*Source excerpt:*
────────

In Britain, industrial capitalism had created a new urban working class, whose lives and living conditions were subject to scrutiny and control, including from social reformers who sought to “improve” people in the “lower” or “dangerous” classes.
The eugenics movement originated in late 19th-century Britain with the work of scientist Francis Galton (1822–1911); it brought together classification of the natural and social worlds, linear ideas about evolution and progress, and arguments about hereditary differences. Eugenicists argued that many human traits, including behaviour, were inherited and argued for “selective breeding” to “improve” society. The movement spread globally throughout the 19th and 20th centuries.
These ideas have been used to justify violence at all levels of society, including the forced sterilization and detention of those deemed “unfit”, colonial invasion, racialized chattel slavery and genocide.
17Historian Douglas Baynton argues that in the United States at the turn of the 20th century, evolutionary theories of human progress and industrialization had a significant impact on attitudes and discrimination towards people with disabilities. This included segregation, institutionalization, prohibition of marriage and blocking people with disabilities from entering the USA as migrants.
Since the 19th century, the drive to categorize the population has been influential across many fields of study, including sociology, psychology, sexology, anthropology and demography. At the same time as scientists were seeking to classify social class and race, these emerging fields also set out to categorize people by sex and sexuality.
Much of this work sought to pin down “essential” differences between people and to explain social hierarchies. In some cases, the work was used to justify existing inequalities, and in others it was motivated by a drive for social reform.

────────

*Prompt A:* Name every field of study that the eugenics passage says was shaped by the drive to categorize the population.
*Prompt B:* Write out the eugenics passage from "The eugenics movement" to "slavery and genocide.", swapping "movement" for "campaign".
The listing that follows isn't needed for anything here.

────────

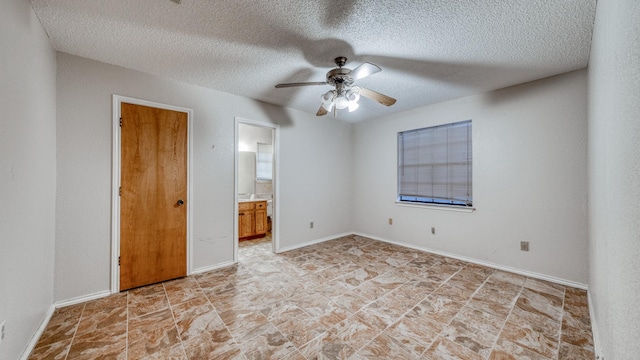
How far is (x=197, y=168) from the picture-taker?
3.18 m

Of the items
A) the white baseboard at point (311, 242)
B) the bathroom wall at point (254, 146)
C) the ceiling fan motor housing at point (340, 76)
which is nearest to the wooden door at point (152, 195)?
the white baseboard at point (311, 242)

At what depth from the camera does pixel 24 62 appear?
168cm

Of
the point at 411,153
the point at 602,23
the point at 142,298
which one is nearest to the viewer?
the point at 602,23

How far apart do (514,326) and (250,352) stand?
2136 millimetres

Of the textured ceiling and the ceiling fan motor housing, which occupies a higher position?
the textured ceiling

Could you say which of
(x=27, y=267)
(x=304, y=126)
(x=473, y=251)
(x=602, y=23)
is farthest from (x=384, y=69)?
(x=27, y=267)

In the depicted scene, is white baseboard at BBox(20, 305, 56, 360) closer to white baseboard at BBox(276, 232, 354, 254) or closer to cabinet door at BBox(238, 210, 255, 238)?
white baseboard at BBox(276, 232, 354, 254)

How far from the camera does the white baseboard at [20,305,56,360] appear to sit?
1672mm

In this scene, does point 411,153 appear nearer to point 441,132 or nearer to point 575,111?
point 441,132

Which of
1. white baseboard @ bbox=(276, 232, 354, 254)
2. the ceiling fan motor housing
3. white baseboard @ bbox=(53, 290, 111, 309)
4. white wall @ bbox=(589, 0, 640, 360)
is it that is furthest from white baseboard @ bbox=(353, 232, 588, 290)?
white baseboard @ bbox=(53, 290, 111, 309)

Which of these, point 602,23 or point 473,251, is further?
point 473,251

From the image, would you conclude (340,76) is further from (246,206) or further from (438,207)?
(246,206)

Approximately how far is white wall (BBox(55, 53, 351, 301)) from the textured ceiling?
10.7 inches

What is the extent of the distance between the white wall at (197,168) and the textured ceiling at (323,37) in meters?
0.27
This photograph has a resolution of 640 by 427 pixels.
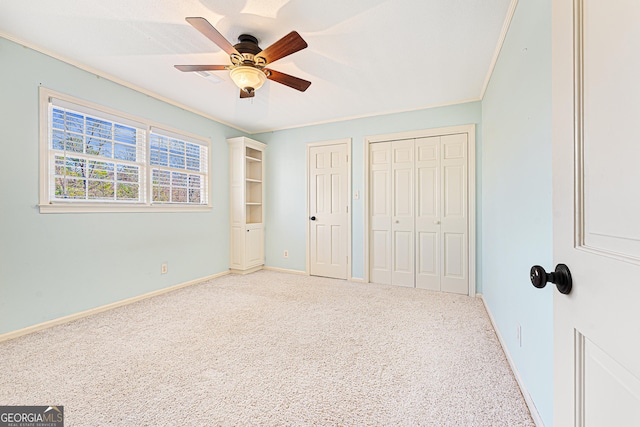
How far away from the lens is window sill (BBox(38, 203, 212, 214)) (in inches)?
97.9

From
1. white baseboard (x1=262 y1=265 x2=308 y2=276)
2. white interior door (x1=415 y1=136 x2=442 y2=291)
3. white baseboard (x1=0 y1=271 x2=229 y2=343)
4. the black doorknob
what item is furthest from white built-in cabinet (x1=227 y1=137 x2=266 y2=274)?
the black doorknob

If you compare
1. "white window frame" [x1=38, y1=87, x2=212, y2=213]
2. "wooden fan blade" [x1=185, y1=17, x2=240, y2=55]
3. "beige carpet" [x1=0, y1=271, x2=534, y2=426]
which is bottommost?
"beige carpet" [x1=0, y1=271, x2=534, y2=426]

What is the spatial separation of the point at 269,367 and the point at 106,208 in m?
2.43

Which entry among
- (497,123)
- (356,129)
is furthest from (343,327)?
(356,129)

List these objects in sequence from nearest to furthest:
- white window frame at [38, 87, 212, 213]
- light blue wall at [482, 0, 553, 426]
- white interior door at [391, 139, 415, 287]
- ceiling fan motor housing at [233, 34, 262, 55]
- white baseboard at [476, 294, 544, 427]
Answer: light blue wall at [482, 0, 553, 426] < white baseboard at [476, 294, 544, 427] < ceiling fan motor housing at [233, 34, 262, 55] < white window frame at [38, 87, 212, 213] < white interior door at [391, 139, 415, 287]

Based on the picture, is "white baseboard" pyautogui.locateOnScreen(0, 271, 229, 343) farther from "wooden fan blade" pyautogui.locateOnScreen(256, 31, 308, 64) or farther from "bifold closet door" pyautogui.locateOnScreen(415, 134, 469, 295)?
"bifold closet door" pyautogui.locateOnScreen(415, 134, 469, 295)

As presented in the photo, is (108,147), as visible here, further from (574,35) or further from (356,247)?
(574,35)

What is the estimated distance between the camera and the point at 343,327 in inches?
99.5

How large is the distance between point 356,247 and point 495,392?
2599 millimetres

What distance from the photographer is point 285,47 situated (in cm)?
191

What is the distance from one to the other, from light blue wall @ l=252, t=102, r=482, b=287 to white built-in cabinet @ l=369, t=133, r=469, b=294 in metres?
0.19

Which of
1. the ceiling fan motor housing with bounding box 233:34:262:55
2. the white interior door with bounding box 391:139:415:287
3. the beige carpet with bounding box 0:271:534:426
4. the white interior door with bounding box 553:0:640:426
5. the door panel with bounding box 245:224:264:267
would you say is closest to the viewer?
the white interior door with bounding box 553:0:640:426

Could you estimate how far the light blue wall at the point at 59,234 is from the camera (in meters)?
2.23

────────

*Problem solution A:* Sociology, psychology, sexology, anthropology and demography.

*Problem solution B:*
The eugenics campaign originated in late 19th-century Britain with the work of scientist Francis Galton (1822–1911); it brought together classification of the natural and social worlds, linear ideas about evolution and progress, and arguments about hereditary differences. Eugenicists argued that many human traits, including behaviour, were inherited and argued for “selective breeding” to “improve” society. The campaign spread globally throughout the 19th and 20th centuries.
These ideas have been used to justify violence at all levels of society, including the forced sterilization and detention of those deemed “unfit”, colonial invasion, racialized chattel slavery and genocide.